**Spatial questions about scenes:**
........

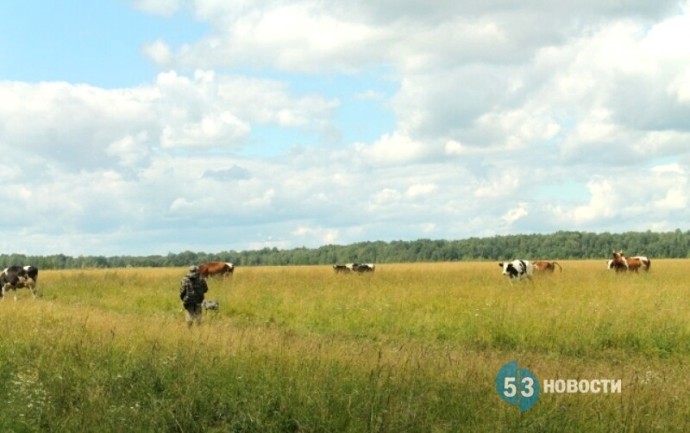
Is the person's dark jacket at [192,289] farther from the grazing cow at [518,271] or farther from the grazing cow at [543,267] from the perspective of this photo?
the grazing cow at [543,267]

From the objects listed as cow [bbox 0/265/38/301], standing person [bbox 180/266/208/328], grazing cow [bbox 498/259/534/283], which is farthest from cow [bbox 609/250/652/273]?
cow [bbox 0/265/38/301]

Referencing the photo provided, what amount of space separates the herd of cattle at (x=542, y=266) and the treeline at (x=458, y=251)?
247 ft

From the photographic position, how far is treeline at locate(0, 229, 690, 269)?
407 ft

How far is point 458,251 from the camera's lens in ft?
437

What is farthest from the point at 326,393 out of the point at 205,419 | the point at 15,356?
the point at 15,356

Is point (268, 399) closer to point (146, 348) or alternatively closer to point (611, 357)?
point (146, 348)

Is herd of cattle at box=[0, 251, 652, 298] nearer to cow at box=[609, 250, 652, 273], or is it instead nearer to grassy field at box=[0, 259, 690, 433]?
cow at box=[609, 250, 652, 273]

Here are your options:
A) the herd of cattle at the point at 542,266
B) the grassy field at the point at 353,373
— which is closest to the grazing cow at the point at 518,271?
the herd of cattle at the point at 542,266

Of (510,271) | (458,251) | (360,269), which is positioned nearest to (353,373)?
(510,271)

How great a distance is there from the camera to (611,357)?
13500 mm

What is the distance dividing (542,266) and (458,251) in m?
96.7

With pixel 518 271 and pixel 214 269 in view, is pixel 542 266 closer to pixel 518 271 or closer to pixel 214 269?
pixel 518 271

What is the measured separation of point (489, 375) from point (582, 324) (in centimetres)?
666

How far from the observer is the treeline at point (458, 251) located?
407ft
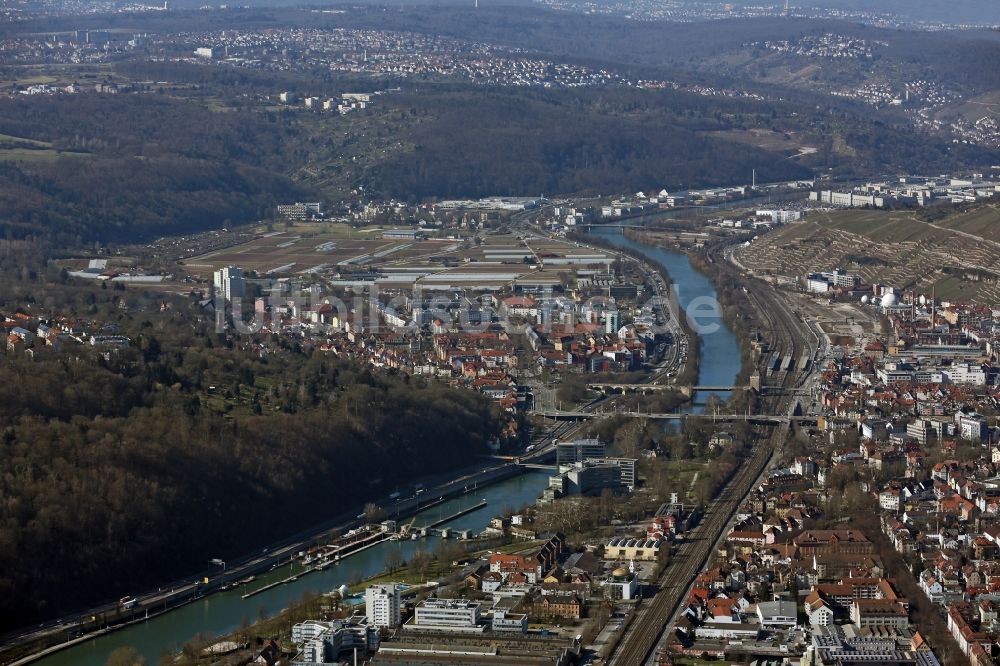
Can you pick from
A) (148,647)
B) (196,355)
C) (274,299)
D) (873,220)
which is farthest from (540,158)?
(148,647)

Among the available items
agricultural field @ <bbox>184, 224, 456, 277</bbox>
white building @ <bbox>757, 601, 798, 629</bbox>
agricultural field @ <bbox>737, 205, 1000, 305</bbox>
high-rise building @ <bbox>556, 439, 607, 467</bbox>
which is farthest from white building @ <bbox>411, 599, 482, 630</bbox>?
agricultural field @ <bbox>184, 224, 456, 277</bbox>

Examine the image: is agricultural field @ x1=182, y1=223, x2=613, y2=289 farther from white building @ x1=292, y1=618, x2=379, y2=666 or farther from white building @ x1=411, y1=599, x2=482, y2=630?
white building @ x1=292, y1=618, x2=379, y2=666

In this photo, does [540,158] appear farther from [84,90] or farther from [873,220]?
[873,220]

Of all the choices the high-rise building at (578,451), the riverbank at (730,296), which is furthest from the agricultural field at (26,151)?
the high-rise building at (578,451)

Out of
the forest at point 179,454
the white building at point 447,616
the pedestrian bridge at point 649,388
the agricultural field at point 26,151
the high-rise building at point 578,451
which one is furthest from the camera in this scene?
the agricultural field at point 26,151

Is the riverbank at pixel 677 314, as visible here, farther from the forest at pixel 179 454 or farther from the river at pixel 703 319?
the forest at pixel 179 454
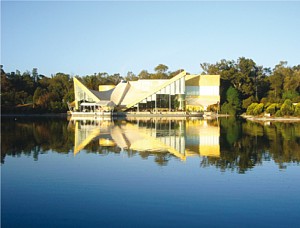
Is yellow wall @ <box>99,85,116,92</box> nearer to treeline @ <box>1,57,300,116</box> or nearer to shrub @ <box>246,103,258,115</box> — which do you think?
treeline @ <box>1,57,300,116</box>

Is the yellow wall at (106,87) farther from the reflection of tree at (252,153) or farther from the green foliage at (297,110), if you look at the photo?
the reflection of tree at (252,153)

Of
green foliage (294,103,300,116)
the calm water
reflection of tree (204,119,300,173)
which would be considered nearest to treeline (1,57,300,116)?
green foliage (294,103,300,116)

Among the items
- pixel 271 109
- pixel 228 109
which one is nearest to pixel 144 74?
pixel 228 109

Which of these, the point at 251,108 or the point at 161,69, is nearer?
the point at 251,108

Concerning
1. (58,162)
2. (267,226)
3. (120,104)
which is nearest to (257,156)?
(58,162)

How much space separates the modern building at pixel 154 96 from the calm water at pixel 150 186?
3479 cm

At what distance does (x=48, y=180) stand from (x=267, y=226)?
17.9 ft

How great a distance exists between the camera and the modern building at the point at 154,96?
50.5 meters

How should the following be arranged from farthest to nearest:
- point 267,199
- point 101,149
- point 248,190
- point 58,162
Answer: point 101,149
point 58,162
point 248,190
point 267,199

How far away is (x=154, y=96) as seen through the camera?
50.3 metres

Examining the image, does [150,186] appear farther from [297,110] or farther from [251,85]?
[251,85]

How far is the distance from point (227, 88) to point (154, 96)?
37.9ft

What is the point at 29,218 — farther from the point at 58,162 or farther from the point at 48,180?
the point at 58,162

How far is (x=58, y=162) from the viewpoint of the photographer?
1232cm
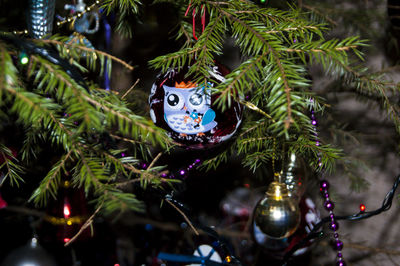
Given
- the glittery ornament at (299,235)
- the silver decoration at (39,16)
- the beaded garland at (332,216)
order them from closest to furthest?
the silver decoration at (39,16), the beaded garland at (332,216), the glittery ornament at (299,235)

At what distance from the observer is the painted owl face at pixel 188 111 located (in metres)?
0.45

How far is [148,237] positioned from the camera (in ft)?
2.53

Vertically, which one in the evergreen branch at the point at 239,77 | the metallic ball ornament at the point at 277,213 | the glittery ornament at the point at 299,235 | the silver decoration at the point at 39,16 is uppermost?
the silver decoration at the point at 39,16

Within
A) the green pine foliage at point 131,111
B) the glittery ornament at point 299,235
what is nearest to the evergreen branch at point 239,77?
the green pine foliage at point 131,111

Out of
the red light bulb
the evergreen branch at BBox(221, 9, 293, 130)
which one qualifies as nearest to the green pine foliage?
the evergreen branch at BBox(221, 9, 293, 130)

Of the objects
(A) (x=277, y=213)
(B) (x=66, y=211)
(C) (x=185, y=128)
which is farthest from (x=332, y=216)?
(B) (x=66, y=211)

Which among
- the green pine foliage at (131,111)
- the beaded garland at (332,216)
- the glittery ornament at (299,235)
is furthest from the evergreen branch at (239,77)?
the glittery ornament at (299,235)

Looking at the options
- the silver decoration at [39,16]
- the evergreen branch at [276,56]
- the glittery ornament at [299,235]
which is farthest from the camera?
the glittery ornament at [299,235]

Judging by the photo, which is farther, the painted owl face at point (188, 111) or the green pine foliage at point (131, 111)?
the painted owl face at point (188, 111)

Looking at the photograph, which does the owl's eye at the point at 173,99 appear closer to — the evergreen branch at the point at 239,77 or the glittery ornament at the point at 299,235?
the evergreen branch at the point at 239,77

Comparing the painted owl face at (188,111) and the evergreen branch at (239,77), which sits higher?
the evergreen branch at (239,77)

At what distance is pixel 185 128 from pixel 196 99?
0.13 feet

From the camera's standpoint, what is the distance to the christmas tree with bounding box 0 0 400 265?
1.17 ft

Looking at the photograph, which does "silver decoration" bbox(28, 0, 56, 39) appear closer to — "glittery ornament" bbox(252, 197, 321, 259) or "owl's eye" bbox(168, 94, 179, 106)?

........

**Requirements:** Reproduce word for word the stretch of lines from the one containing "Judging by the" through the last line.

**Result of this task:**
Judging by the photo, which is farther, the painted owl face at point (188, 111) or the green pine foliage at point (131, 111)?
the painted owl face at point (188, 111)

Looking at the photograph, which does the owl's eye at the point at 173,99 appear closer to — the evergreen branch at the point at 239,77 or the glittery ornament at the point at 299,235?
the evergreen branch at the point at 239,77

Comparing the painted owl face at (188,111) and the evergreen branch at (239,77), which sits higher?
the evergreen branch at (239,77)

At what distance is pixel 185 128 from pixel 196 99?
0.13 feet

From the camera's standpoint, what is the distance to the christmas tree with bounding box 0 0 400 265?
1.17 ft

Looking at the photograph, which does "silver decoration" bbox(28, 0, 56, 39) appear closer to — "glittery ornament" bbox(252, 197, 321, 259) or "owl's eye" bbox(168, 94, 179, 106)?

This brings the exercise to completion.